§ **Source text**:

I think it is fair to say that there is a lack of nonlinear solvers tailored to hybrid modeling. An exception is the freely available software environments APMonitor and GEKKO developed by John Hedengren's group at BYU. It solves dynamic optimization problems with first principle or hybrid models. It has built-in functions for model building, updating, and control. Here is a link to the website that contain references and videos for a range of nonlinear applications, including a batch distillation application.
Hunter Vegas' answers
I worked with neutral networks quite a bit when they first came out in the late 1990s. I have not tried working with them much since but I will pass on my findings which I expect are as applicable now as they were then.
Neural networks sound useful in principle. Give a neural network a pile of training data, let it 'discover' correlations between the inputs and the output data, then reverse those correlations in order to create a model which can be used for control. Unfortunately actually creating such a neural network and using it for control is much harder than it looks. Some reasons for this are:
- Finding training data is hard. Most of the time of the system is running fairly normal and tends to draw flat lines. Only during upsets does it actually move around and provide the neural network useful information. Therefore you only want to feed the networks upset data to train it. Then you need to find more upset data to test it. Finding that much upset data is are not so easy to do. (If you train it on normal data, the neural network learns to draw straight lines which does not do much for control.)
- Finding the correlations is not so easy. The marketing literature suggests you just feed it the data and the network "figures it out." In reality that doesn't usually happen. It may be that the correlations involve the derivative of an input, or the correlation is shifted in time, or perhaps there is correlation of a mathematical combination of inputs involving variables with different time shifts. Long story short - the system usually doesn't 'figure it out' - YOU DO! After playing with it for a while and testing and re-testing data you will start to see the correlations yourself which allows you to help the network focus on information that matters. In many cases you actually figure out the correlation and the neural network just backs you up to confirm it.
- Implementing a multi variable controller is always a challenge. The more variables you add, the lower the reliability becomes. Implementing any multivariable controller is a challenge because you have to make it smart enough to know how to handle input data failures gracefully. So even when you have a model, turning it into a robust controller that can manipulate the process is not always such an easy thing.
I am not saying neutral networks do not work - I actually had very good success with them. However when all was said and done I pretty much figured out the correlations myself through trial and error and was able to utilize that information to improve control. I wrote a paper on the topic and won an ISA award because neural networks were all the rage at that time, but the reality was I just used the software to reinforce what I learned during the 'network training' process.

(Stored items)
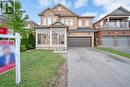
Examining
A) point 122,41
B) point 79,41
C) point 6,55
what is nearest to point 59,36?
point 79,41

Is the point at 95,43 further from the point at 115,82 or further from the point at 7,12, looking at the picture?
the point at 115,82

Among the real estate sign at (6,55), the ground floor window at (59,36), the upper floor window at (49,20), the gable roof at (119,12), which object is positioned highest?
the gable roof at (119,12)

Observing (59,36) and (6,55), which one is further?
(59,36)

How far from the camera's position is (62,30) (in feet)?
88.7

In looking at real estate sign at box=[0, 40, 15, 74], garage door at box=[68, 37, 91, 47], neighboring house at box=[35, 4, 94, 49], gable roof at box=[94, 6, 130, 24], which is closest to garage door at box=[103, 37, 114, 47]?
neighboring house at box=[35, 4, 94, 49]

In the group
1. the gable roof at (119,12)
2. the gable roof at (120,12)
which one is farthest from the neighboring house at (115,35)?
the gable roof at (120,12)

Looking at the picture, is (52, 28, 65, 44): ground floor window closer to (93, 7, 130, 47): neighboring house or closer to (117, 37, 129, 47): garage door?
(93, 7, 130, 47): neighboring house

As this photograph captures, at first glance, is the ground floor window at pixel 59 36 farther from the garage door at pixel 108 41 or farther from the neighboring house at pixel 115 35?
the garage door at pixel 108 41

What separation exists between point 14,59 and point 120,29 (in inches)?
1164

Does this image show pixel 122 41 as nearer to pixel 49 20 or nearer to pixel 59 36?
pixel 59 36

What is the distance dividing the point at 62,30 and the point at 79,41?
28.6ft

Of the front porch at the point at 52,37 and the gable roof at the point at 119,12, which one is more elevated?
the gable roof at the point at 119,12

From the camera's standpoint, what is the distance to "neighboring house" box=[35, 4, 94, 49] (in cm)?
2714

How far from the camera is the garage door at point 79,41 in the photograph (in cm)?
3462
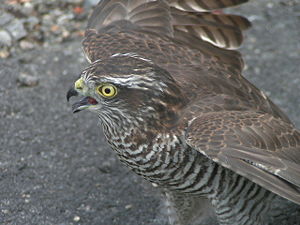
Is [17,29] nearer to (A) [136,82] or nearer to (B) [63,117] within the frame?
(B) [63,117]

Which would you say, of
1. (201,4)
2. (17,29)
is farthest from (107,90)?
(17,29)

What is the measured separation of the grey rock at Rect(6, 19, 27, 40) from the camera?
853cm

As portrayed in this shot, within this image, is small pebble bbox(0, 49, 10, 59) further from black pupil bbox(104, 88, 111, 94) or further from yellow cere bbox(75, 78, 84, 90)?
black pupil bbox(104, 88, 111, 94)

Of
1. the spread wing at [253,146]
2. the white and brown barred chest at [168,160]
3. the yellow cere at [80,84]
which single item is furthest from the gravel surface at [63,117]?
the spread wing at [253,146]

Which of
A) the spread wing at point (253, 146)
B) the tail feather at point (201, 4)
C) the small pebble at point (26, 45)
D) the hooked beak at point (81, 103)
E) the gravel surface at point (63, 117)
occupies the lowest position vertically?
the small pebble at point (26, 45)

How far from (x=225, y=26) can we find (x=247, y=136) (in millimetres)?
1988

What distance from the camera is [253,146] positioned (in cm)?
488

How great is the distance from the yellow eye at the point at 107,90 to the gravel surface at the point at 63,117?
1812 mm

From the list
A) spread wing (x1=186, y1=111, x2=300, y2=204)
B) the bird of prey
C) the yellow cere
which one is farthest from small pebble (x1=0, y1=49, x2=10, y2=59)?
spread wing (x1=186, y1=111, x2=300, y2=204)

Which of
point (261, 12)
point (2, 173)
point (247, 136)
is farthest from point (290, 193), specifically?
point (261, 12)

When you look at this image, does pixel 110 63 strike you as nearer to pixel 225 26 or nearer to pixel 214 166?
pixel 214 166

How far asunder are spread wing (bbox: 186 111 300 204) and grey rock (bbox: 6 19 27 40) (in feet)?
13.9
...
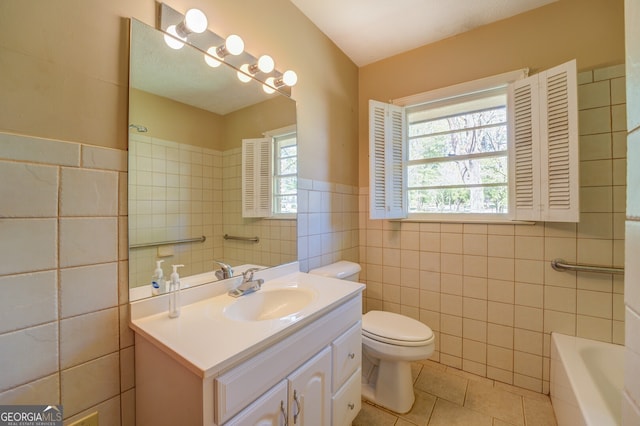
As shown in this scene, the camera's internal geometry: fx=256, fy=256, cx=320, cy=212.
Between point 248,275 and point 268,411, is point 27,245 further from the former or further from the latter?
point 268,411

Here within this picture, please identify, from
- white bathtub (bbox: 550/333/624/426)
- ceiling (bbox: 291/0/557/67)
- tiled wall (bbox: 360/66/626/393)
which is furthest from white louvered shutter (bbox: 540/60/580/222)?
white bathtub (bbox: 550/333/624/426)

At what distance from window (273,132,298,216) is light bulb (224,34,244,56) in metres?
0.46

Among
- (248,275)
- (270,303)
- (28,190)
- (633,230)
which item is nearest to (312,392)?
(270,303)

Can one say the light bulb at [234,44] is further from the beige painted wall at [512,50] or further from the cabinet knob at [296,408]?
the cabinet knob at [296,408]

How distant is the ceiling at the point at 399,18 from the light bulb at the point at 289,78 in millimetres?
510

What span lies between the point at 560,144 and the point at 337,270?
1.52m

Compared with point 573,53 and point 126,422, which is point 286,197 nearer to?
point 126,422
---
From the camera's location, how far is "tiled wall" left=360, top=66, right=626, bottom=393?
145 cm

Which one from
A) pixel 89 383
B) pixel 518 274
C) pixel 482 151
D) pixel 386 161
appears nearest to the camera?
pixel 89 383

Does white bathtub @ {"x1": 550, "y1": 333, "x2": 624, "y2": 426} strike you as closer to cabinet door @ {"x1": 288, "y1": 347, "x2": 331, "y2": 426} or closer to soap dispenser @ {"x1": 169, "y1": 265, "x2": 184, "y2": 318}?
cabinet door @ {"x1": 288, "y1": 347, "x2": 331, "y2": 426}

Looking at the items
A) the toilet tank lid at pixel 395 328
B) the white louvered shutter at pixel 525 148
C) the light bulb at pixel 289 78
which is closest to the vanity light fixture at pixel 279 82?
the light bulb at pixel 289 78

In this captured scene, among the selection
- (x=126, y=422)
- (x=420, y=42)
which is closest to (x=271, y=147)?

§ **Task list**:
[a] In the forum excerpt, who developed APMonitor and GEKKO?
[b] List the reasons the forum excerpt gives for why creating a neural network and using it for control is harder than it looks.
[c] Rewrite the paragraph of the forum excerpt that begins "Implementing a multi variable controller" more briefly, keeping its main facts.
The stored lines have no connection to the forum excerpt.

§ **Solutions below**:
[a] John Hedengren's group at BYU.

[b]
- Finding training data is hard.
- Finding the correlations is not so easy.
- Implementing a multivariable controller is always a challenge.

[c] Multivariable controllers are hard to implement. Adding variables lowers reliability, and the controller must handle input data failures gracefully. Even with a model, building a robust controller that can manipulate the process is not easy.